The total of the numbered men of the camp of Judah: 186,400, by their armies. They shall set out first.

Numbers 2:9

There were a couple of things that struck me about how the camp of Israel would set up and set out. Reading Numbers 2, Levi and the tabernacle are in the middle of the camp of Israel — literally. Three tribes east, three tribes south, three tribes west, three tribes north. This was meant, I think, to be a very visual and kinesthetic reminder of where God belongs in the life of His child: right in the middle. But there is something else. The name Judah means “praise”. So, every time the Israelites broke camp and got moving, they led with praise. The other camps are just as interesting with Reuben (“Look, a son!”), Levi (“joined to”), Ephraim (“fruitful”), and Dan (“judge”) following in that order. If I were going to get all metaphorical (and I am), I would point out that everything starts with praise. Praise leads the worshiper to see the Son. The Son is able to join the believer to Himself and make the believer fruitful. And that fruit from the believer’s life will be judged: the good will remain and the bad be thrown out. Which results in still more praise and looking to the Son and the cycle repeats.

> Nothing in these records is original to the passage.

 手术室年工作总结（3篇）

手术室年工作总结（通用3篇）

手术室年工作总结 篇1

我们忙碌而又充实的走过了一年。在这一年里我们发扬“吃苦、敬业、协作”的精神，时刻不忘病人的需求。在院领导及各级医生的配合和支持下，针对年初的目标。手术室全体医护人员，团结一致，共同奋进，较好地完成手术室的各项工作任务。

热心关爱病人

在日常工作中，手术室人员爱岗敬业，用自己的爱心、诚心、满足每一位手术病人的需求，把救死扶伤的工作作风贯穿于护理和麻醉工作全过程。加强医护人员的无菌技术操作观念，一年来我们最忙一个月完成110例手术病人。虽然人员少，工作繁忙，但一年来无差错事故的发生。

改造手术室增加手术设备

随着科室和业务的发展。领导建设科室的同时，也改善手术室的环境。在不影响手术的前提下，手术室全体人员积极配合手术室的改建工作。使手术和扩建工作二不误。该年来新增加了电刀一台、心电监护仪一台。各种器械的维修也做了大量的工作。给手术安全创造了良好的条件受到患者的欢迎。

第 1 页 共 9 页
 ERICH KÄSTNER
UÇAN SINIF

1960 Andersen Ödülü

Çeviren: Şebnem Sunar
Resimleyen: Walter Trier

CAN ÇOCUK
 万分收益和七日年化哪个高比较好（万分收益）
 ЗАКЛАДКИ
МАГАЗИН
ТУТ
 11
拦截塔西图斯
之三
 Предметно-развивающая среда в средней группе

More than that, Judah is consistently referred to as a leader; a lawgiver; a ruler in the nation of Israel. Jacob.Israel prophesied as much in Genesis 50. The psalms are replete with references to Judah being a leader or lawgiver (just taught on one such reference yesterday … it’s in Psalm 60). Who is it that leads the believer into the promises of God? The Lion of the tribe of Judah. None other than Jesus. The order of the tribes could also be understood in reference to Jesus being the representative of Judah and leading the children of God (“Behold how great a love the Father has bestowed on us that we should be called the children of God”) to be joined to Himself and the Father and the Holy Spirit (“by which we cry ‘Abba! Father!'”) so we can be fruitful and judgment will be behind us.

Order is important. While the metaphorical notions I’ve written down have probably been discussed before (and likely will be again) and may or may not have merit (don’t claim to be inspired, just thinking in text), God is a God of order and He has no proclivity toward doing anything without reason. In order to work all things together for good for those who love Him and are called according to His purpose, He must be orchestrating the agreeable as well as the disagreeable to ultimately end in good. To make so many occurrences end in good, God cannot leave anything to chance. So I doubt very seriously that the order in which the tribes made camp and set out when they broke camp was left to chance. In fact, the order was prescribed by God. From thirteen possible names and meanings, God chooses five to, I think, communicate something to His people. How right or wrong these musings are is God’s to determine (it’s His book), but the statement that it all begins with praise is, I think, worthwhile. There are passages in scripture (in Job, I think) where it says that the angels sang praises while God created the world. It all begins with praise. Do I want to see the Son? I must start with praise. Do I want to be in communion; be joined to God? Then I must start with praise. Do I want to be fruitful? Praise is where it all begins. I can even praise God for His judgments, because they are just.

One last thought. Praise need not be song. I praise my daughter when she does well by word. I tell her that she’s doing well and encourage her to continue doing well. For those of us who cannot carry a tune in a bucket, praise can simply be telling God how amazing He’s doing at running things. It is the words and the heart behind them that constitute praise. Not the melody or the musicality. Melody and musicality are well and good and have their rightful place, but we should never let our own limitations in either of those hold us back from praising our Maker.